→ INPUT FOR THIS TASK:

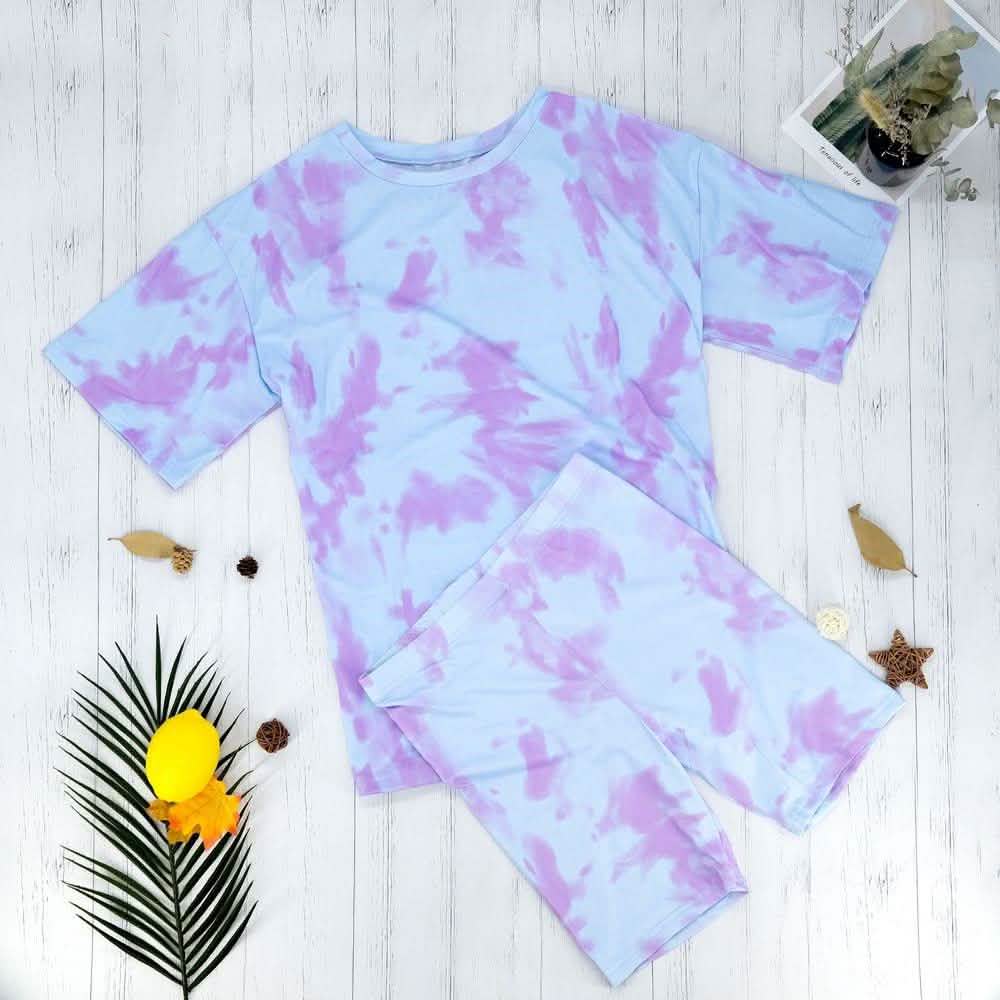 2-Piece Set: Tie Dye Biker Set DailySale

* * *

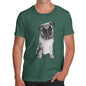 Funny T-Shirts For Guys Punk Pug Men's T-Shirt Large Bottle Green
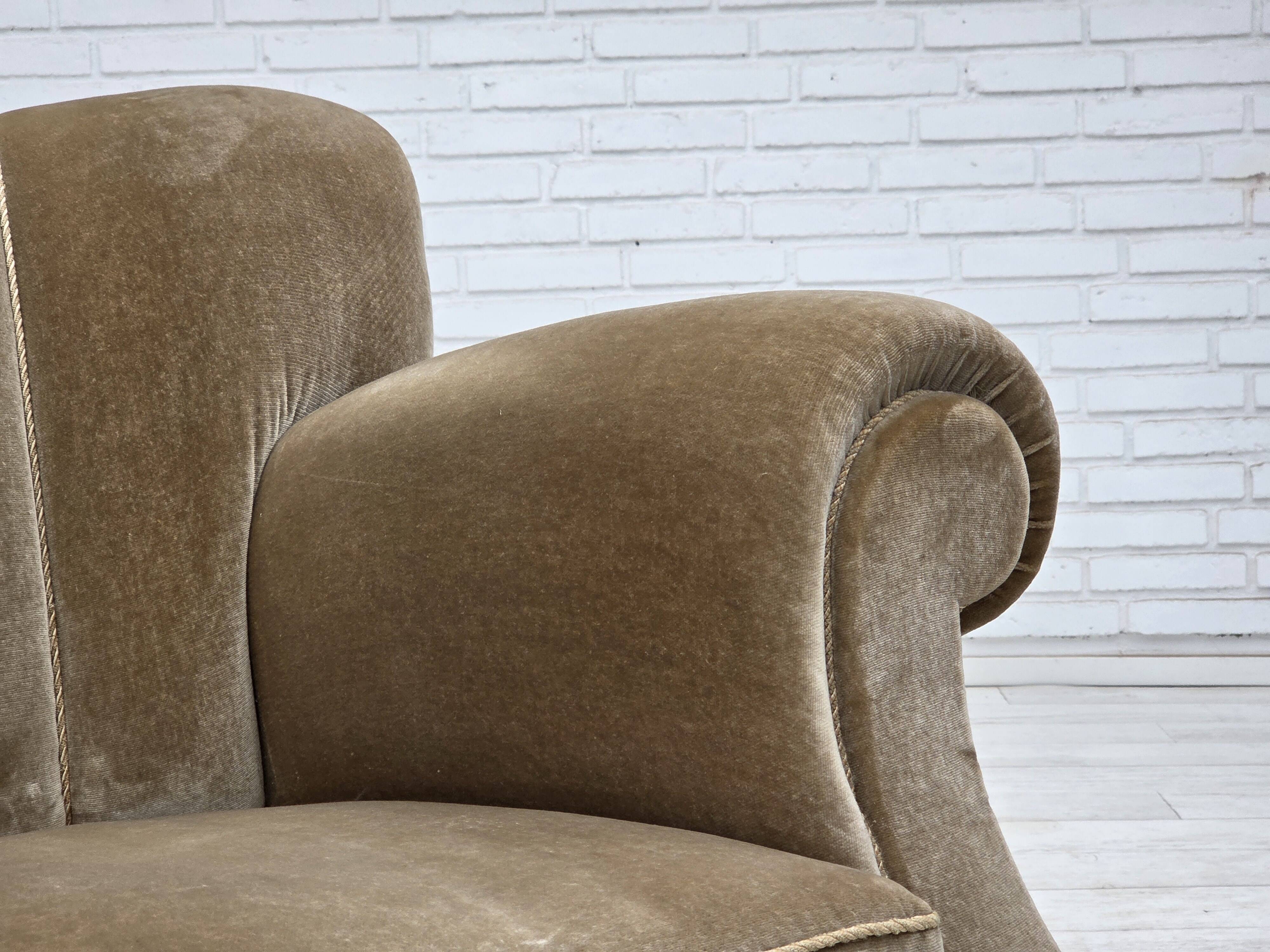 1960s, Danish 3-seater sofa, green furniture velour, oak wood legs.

→ WHAT IS BEING ASKED: For the material above, give again only the lines starting at the line that contains "Funny T-Shirts For" and ending at the line that contains "1960s, Danish 3-seater". Pictures do not belong in the copy.

→ OUTPUT OF THE EXERCISE:
 Funny T-Shirts For Guys Punk Pug Men's T-Shirt Large Bottle Green
 1960s, Danish 3-seater sofa, green furniture velour, oak wood legs.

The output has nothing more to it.